→ **Your objective**
Print only the lines running from the line with "Mercedes GLC300 4MATIC" to the final line below, both included, exactly as written and without the pictures.

→ **Data shown**

________________________________________

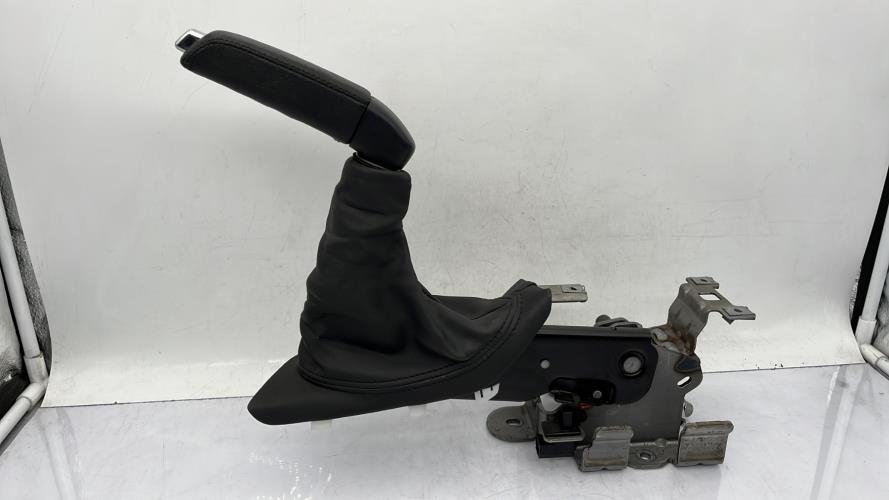 Levier frein à main PEUGEOT RCZ PHASE 1 COUPE Essence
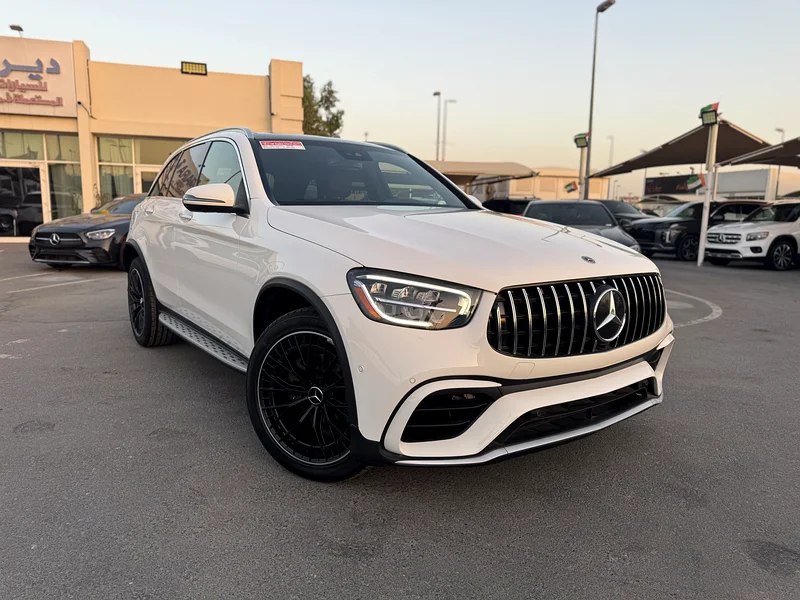 Mercedes GLC300 4MATIC - Clean title - Excellent condition63158801466115111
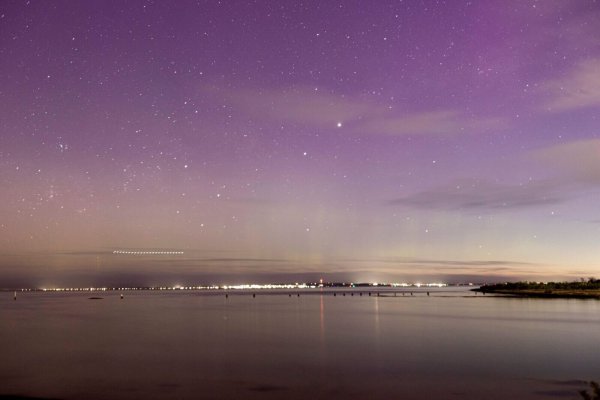 Die Aurora Australis begeisterte Menschen in Australien und Neuseeland. - © Ye Myo Khant/SOPA Images via ZUMA Press Wire/dpa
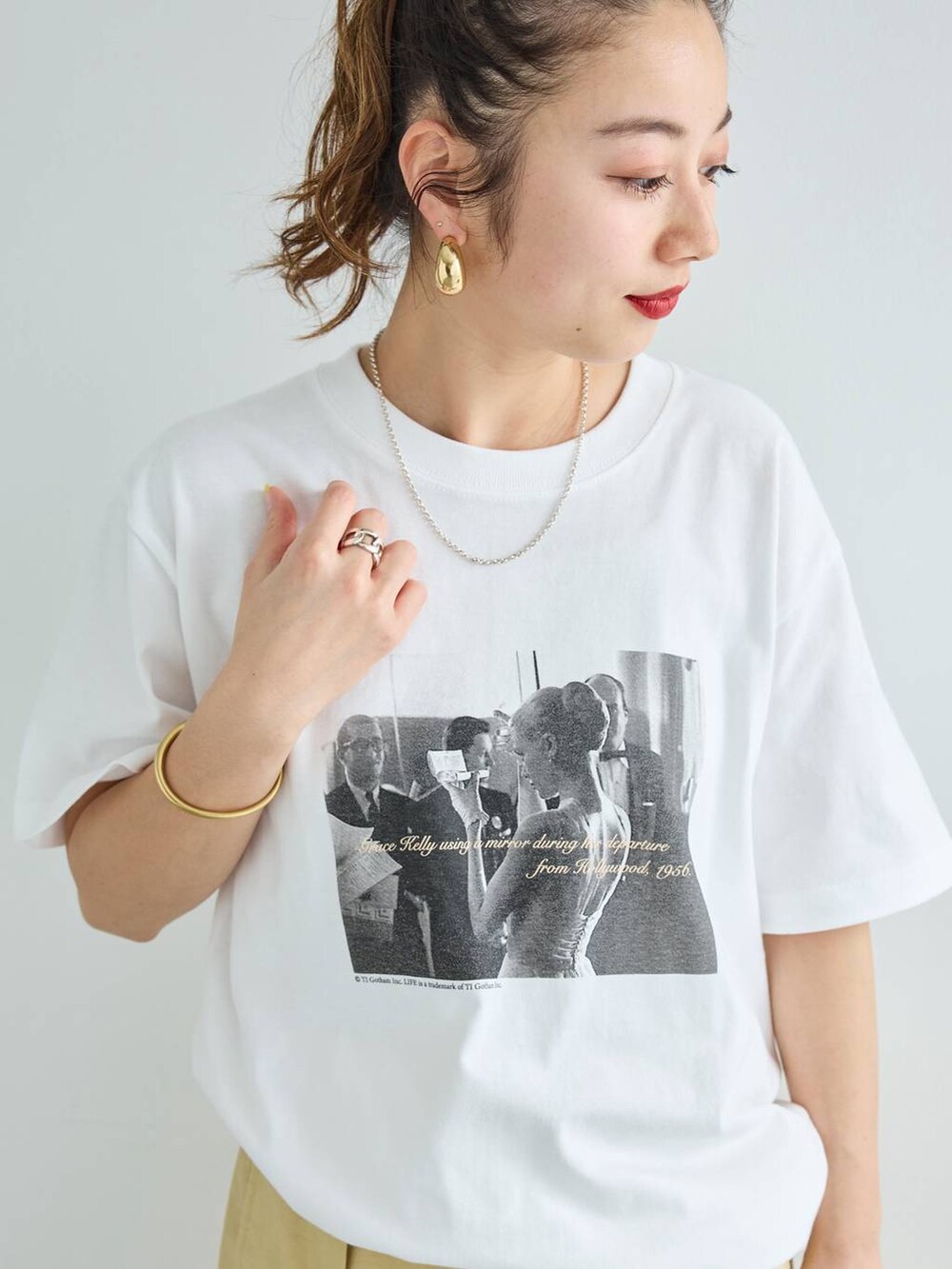 ベージュ系のその他パンツ、ホワイト系のTシャツ/カットソー、ゴールド系のバングル/リストバンドを着用したレディースの春コーディネートの6枚目の写真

________________________________________

→ **Exercise output**
 Mercedes GLC300 4MATIC - Clean title - Excellent condition63158801466115111
 Die Aurora Australis begeisterte Menschen in Australien und Neuseeland. - © Ye Myo Khant/SOPA Images via ZUMA Press Wire/dpa
 ベージュ系のその他パンツ、ホワイト系のTシャツ/カットソー、ゴールド系のバングル/リストバンドを着用したレディースの春コーディネートの6枚目の写真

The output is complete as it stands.